Nahrstoffen

Inhaltsstoffe
Süßstoff(Steviolglykoside)
Steviosid, Dulcosid A, Rebaudioside A und C
Flavonoide
Rutin, Nicotinsäure
Mineralstoffe
Ca , Mg , K , P , Zn , Fe
Spurenelemente
Co, Mn, Si, Se
Vitamine
Vitamin C, A, P, E, B1, B2 Folsäure

Vorteile

  • Wissenschaftliche Studien ergaben neben einer antimikrobiellen Wirkung, dass die Süßstoffe von Stevia den Blutdruck und Blutzuckerspiegel senken und die Gefäße erweitern.
  • Sie haben keine Kalorien, sind geeignet für Diabetiker, verhindern die Entstehung von Zahnbelag und besitzen eine im Vergleich zu Haushaltszucker 300-fach höhere Süßwirkung.
  • Die Süßkraft der getrockneten Blätter ist 15 bis 30 -fach stärker als Haushaltszucker.
  • Steviolglykoside, auch Diterpenglykoside genannt, sind wasserlöslich und können ohne Lösungsmittel gewonnen und eingesetzt werden.
  • Bei zu hoher Dosierung kann die Süßwirkung in einen bitteren Geschmack umschlagen. Es gibt jedoch mittlerweile enzymatisch modifizierte Stevioside, bei denen dies nicht mehr der Fall ist.
  • Der Überlieferung brasilianischer und paraguayanischer Tradition nach kann Stevia auch medizinisch zur Stärkung des Herzens, gegen Übergewicht (->Zuckerersatz), Bluthochdruck und Sodbrennen verwendet werden.
  • Eine Zubereitung aus fermentierten Blättern zeigt eine stark antioxidative Wirkung.
Verwendung
  • Wegen der Zahnfreundlichkeit wird Steviaextrakt immer öfter in Zahnpasta verwendet.
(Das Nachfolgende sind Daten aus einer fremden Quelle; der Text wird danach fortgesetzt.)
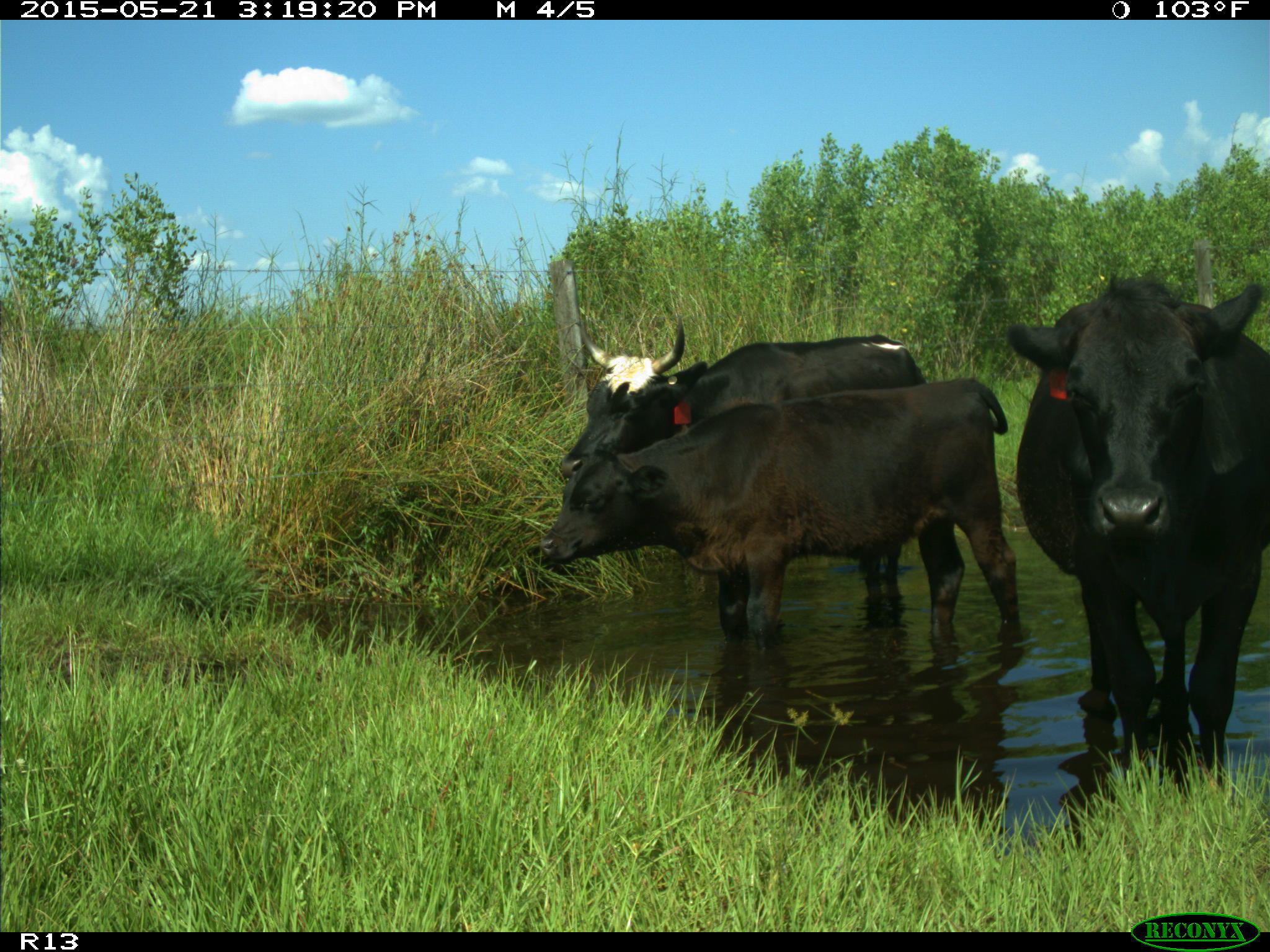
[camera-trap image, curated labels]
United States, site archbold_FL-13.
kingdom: Animalia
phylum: Chordata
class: Mammalia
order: Artiodactyla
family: Bovidae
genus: Bos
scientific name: Bos taurus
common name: domestic cow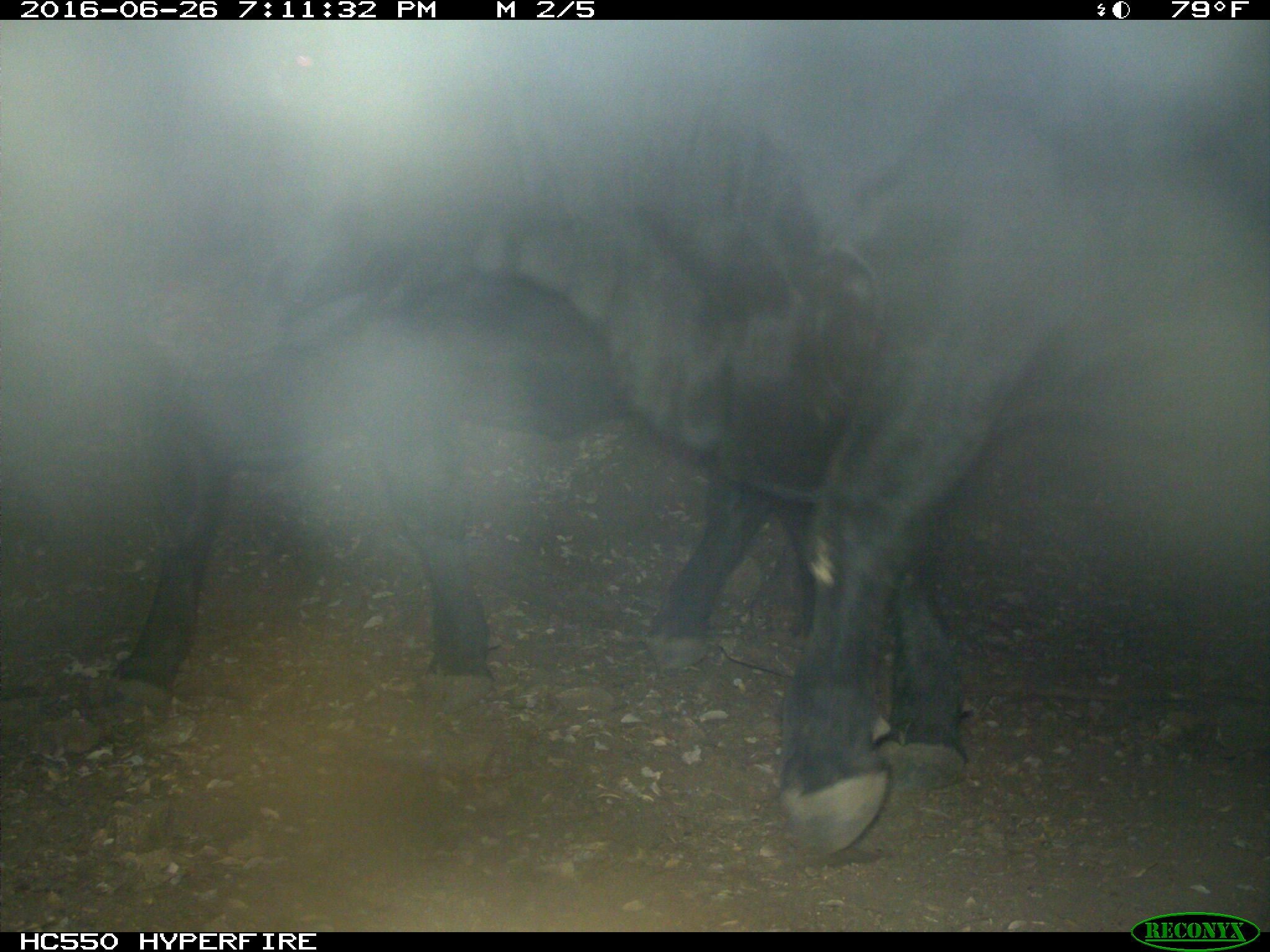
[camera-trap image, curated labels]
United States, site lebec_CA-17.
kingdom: Animalia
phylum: Chordata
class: Mammalia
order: Artiodactyla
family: Bovidae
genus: Bos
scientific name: Bos taurus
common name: domestic cow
Zulassungstechnisch ist das kein Problem, da Zahnpasta nicht zu den Nahrungsmitteln oder Nahrungsergänzungsmitteln gehört.
  • Da die Stevioside den Blutzuckerspiegel nicht beeinflussen, verursachen sie keinen Heißhunger oder Zuckerabhängigkeit. Sie sind deshalb besonders gut für Süßigkeiten für Kinder geeignet.
  • Auch zum Backen können sie verwendet werden. Die Stoffe sind bis 200° C Hitze stabil.
  • Fructose ist ein Bestandteil vieler Produkte für Diabetiker. Dieser Stoff wird wesentlich schneller in Körperfett verstoffwechselt als Glucose und kann dadurch bei langwierigem Verzehr zu Übergewicht führen. Stevia wäre hier eine gute Alternative.
  • In allen Rezepten (Koch- und Backbücher für Diabetiker) bei denen ein Süßstoff wie z.B. Aspartam aufgeführt wird, kann ersatzweise Steviolglykosid verwendet werden.
Geschichte

In Paraguay und Brasilien wird Stevia von der Bevölkerung schon seit Jahrhunderten als Süßstoff und Medizin verwendet. Die Guaraní-Indianer bezeichnen das Süßkraut als ka’a he’ê und mischen es mit Matetee. Im 16. Jahrhundert lernten die Europäer über spanische Konquistadoren die Pflanze und ihre Süßwirkung kennen.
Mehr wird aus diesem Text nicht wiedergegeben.